Tuesday, 9/9/14
St. Paul listed a variety of sinners who will not enter the
kingdom of God. The list included adulterers, sodomites and thieves. He did
not, however, say that no one who had ever indulged in those sins could be
saved. In fact, speaking to his Christians he said, “That is what some of you used to be.”
I think It is not fair to say that in condemning sodomites
the Bible was there condemning all sex acts between people of the same sex. I base my
view on how sodomy was first portrayed in the Bible.
It referred to the story in Chapter Nineteen of Genesis.
There, two angels, whom, Abraham’s nephew Lot addressed as “Gentlemen,” came to
visit Lot in the town of Sodom. We read what happened after they had entered
Lot’s house, and the door was locked.
4. All the people to
the last man closed in on the house. 5.They called to Lot, and said to him,
“Where are the men that came to your house tonight? Bring them out that we may
have intimacies with them.”
That is different from the situation with the gays and
lesbians we know. Our friends were
oriented towards same sex love from their birth. The sodomites in the story
from Genesis Nineteen were different. The Bible portrays them as males whose
over indulgence in sexual activity had so blunted their libido that they had
developed desires for what was originally unnatural to them.
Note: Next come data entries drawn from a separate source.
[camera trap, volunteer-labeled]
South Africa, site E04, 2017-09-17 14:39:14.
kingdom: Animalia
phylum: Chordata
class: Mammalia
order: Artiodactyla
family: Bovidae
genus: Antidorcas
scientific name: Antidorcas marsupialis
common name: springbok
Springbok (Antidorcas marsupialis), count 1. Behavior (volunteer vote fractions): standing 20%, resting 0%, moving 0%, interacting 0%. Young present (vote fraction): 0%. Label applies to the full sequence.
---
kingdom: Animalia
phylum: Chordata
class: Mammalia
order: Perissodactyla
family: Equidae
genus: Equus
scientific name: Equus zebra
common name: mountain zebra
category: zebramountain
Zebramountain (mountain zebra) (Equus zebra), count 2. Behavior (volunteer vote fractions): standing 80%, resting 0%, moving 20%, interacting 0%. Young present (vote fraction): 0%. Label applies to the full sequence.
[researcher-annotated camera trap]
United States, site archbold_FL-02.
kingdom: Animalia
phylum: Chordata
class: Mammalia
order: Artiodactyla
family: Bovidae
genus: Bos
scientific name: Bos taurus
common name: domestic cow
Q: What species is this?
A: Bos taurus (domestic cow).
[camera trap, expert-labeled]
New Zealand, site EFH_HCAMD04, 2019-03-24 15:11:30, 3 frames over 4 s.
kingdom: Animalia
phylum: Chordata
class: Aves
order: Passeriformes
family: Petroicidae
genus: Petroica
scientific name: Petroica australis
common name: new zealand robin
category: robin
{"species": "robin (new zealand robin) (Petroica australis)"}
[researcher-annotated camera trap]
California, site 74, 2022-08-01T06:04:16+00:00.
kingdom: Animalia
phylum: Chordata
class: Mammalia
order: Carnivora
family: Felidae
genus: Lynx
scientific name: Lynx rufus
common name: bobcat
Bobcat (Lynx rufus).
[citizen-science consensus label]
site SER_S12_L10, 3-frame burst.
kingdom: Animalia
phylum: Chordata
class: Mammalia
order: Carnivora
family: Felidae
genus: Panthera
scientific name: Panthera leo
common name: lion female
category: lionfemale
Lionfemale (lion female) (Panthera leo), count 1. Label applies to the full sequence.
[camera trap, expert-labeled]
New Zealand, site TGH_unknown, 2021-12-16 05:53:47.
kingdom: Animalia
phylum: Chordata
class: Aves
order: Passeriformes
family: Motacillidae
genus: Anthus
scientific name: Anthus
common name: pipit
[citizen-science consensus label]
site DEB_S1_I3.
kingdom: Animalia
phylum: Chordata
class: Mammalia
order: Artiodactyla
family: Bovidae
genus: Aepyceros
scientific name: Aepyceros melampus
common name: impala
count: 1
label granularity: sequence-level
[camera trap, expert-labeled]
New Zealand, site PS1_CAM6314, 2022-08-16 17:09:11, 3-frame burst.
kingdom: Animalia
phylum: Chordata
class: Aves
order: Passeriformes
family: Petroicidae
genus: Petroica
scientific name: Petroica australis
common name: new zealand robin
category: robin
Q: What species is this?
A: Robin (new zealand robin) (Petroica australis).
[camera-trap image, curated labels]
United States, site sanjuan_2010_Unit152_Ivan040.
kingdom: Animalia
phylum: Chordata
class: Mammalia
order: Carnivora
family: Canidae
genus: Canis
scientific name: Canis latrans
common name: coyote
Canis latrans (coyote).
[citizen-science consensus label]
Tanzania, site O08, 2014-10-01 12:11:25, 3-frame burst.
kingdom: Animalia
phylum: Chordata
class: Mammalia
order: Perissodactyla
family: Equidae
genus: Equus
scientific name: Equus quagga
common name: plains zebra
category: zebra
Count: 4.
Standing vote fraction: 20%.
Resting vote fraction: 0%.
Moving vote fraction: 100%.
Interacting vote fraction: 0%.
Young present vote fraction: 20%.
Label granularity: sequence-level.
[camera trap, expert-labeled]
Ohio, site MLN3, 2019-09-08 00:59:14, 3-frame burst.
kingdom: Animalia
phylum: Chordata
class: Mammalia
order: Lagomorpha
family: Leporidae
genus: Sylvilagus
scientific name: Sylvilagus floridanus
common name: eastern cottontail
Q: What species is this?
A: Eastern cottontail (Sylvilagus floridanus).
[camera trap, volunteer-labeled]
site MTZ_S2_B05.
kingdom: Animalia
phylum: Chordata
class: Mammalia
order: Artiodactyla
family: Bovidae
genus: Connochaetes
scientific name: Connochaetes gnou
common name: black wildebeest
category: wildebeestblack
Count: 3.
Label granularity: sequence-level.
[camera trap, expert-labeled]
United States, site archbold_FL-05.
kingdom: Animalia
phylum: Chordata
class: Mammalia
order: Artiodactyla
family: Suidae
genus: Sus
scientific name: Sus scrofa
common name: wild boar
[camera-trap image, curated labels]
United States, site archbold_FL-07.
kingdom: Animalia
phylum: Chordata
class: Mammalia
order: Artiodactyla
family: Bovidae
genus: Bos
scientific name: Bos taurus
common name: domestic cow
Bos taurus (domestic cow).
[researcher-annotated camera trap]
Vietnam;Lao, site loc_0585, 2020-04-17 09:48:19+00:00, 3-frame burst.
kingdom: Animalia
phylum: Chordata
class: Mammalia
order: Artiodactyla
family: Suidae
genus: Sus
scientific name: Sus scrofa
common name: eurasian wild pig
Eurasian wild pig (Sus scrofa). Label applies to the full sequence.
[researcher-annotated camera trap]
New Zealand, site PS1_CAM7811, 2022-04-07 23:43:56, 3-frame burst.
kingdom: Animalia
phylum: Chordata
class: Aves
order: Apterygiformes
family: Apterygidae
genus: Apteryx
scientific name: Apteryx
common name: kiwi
Let me speak of my own orientation. Several times when I was
a young man I was approached by men who asked me to have sex with them. They
were good men, and I didn’t want to hurt them; but what they were suggesting
had absolutely no appeal for me; but since I had similar strong inclinations
towards women, I felt empathy with anyone who had equally strong inclinations
the other way.
In last Sunday’s reading St. Paul told us that all the
commandments are summed up in the one that tells us to love one another. For me that means I must love people who
have sexual orientations different from the ones with which I had to struggle.